هل يمكن التخلص من قيود ملكية المنازل من خلال – الرهن العقاري السعودي؟
The article originally appeared in Wealth Monitor.
The housing market in the Kingdom of Saudi Arabia (KSA) continues to face the crisis of supply shortage and ever-increasing demand. High population growth and rising per capita income fuelled the growth of demand for residential units over the past decade. With population expected to reach 35mn in 2020 from 31mn in 2014, and average household size estimated to reduce from 5.6 to 5.28 as per current declining trends, aggregate demand for housing units is forecasted to be 1.6mn units over 2015-20. As of 2015, less than half of the population of KSA were homeowners compared to 64% for the U.S. which has a similar per capita income.
Affordability and access to mortgage finance are the key barriers to home ownership. Lack of regulations on foreclosures and absence of securitization of housing loans has increased cost of financing and thereby, making it unaffordable for the majority of medium income households.
Only 2% of all home purchases in the Kingdom are financed through mortgages compared to 17% in the U.A.E and 70% in the U.K. Currently majority of mortgages are provided by Real Estate Development Fund (REDF).
In order to meet the rising demand for housing, affordable mortgage financing must be made available to the currently underserved middle market segment. Taking into account the growing demand and subsequent impact on house prices, providing affordable housing will be a considerable challenge for the KSA Government. The mortgage financing activity was carried out mostly by the 14 banks and five licensed real estate finance companies. In addition to the existing finance companies, in December 2015, Saudi Arabian Monetary Agency (SAMA) granted mortgage finance license to Bidaya Home Finance. Additionally, the Ministry of Finance for similar purpose has established the Real Estate Development Fund (REDF).
Bank Lending
The total loan extended by banks to real estate segment which includes retail and corporate lending was at USD 14.5bn at the end of 2009. However, it grew at a CAGR of 23% during the 2009-2015 period to reach USD 50.3bn. The retail lending grew at a CAGR of 24% compared to corporate lending which grew at a CAGR of 22% during the same 2009-2015 periods. The retail real estate lending which grew at the Y-o-Y rate of 17% and 28% in 2010 and 2011, with the introduction of mortgage law in 2012 witnessed a sharp increase of 31% in 2013 and 34% in 2014. The demand for mortgage loans triggered by reasons such as housing demand and supporting mortgage law was expected to increase at the higher rates in the coming years. However, the growth rate lost momentum primarily due to the affordability factor.
REDF Lending
The REDF is the largest Specialized Credit Institution (SCI) and provides personal and investment loans for housing development. Given the shortage of housing stock in Saudi Arabia, real estate development has been receiving significant attention from the Government. This included USD 67bn allocation by the Saudi King in 2011 to build housing units (not yet utilized) and the use of REDF loans as down-payment to meet the 70% LTV requirement for mortgages that was introduced in 2014. Real estate lending has increased significantly in recent years, with the outstanding volume at end-2015 reaching USD 40bn for REDF (compared to USD 21bn in 2011) and USD 50bn (compared to 19 billion) for banks.

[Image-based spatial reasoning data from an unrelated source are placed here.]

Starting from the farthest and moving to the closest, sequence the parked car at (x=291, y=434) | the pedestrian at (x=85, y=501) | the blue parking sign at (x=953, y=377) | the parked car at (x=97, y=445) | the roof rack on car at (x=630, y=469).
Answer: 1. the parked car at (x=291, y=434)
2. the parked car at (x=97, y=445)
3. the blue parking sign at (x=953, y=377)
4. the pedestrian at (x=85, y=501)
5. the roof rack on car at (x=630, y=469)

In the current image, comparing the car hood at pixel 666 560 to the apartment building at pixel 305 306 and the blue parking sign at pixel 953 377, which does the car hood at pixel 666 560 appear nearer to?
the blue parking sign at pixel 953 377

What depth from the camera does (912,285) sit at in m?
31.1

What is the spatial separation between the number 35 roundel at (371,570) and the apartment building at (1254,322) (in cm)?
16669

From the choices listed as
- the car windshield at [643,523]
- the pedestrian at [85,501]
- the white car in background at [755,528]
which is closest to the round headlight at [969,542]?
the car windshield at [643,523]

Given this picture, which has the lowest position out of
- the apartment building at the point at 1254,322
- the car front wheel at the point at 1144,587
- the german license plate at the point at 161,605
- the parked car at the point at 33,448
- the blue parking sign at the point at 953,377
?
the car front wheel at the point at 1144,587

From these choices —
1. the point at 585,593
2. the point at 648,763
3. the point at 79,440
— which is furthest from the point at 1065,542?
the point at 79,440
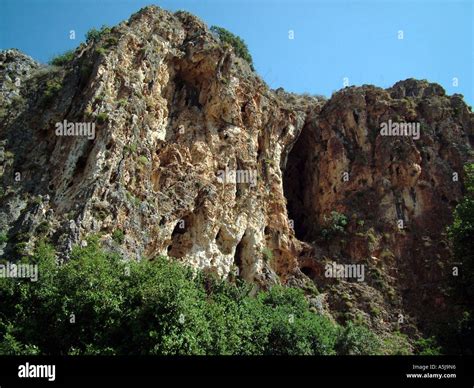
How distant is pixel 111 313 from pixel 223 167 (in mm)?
14819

Despite the existence of REDF from 1974, the disbursement of funds by REDF have been very sluggish. Until recently the waiting list for an REDF housing loan was estimated at a staggering 18 years. Between 1987 and 2010 the total disbursement by REDF was USD 20bn. Taking into account the repayment, the net lending by REF during the same period was approximately USD 2bn. However, in 2011, the government unveiled a plan to build 500,000 homes, allocating large amounts of state funds. Progress has been slow, partly because of ownership rights over land. However, subsequently the REDF became more active with increasing loan disbursements. Between 2011 & 2015, REDF disbursed real estate loans worth USD 26.7bn and the net lending during the same period stood at USD 21bn.

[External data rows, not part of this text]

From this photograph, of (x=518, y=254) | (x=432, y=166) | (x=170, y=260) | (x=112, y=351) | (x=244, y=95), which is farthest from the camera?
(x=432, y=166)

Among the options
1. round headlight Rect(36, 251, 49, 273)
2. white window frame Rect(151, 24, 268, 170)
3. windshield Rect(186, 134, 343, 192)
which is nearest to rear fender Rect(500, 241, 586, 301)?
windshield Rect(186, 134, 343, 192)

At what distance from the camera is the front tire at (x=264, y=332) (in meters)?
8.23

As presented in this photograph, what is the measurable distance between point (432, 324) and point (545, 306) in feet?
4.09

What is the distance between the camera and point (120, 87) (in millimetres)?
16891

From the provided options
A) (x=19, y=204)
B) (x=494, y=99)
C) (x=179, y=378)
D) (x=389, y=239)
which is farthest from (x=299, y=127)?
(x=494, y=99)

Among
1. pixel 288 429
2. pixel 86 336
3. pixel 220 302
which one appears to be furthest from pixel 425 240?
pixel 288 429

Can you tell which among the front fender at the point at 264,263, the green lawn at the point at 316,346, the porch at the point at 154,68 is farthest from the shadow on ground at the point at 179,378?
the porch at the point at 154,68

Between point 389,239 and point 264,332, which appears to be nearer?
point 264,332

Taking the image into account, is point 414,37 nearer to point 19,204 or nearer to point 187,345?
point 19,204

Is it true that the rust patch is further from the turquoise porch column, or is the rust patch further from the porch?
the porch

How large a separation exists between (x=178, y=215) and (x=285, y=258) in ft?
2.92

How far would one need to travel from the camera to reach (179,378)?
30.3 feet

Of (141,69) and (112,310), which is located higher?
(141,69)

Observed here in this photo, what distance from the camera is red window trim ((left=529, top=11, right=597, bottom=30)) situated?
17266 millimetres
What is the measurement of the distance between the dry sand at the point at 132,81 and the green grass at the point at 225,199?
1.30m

Mortgage Loans Outstanding – Outlook
As per Marmore’s report on the Saudi Mortgage Industry, starting from 2015, the mortgage loans is expected to grow at a CAGR of 24%. The Housing Ministry is anticipating the bank’s mortgage loan book to increase by USD 5bn to 8 bn a year till 2020, and, has set in motion several initiatives such as reduction of down payment required by mortgage seekers to 15%, introduction of white land tax. However, given the liquidity tightening in the banking sector and economic slow-down due to drop in oil revenue it is likely to impact the mortgage sector’s performance on the whole.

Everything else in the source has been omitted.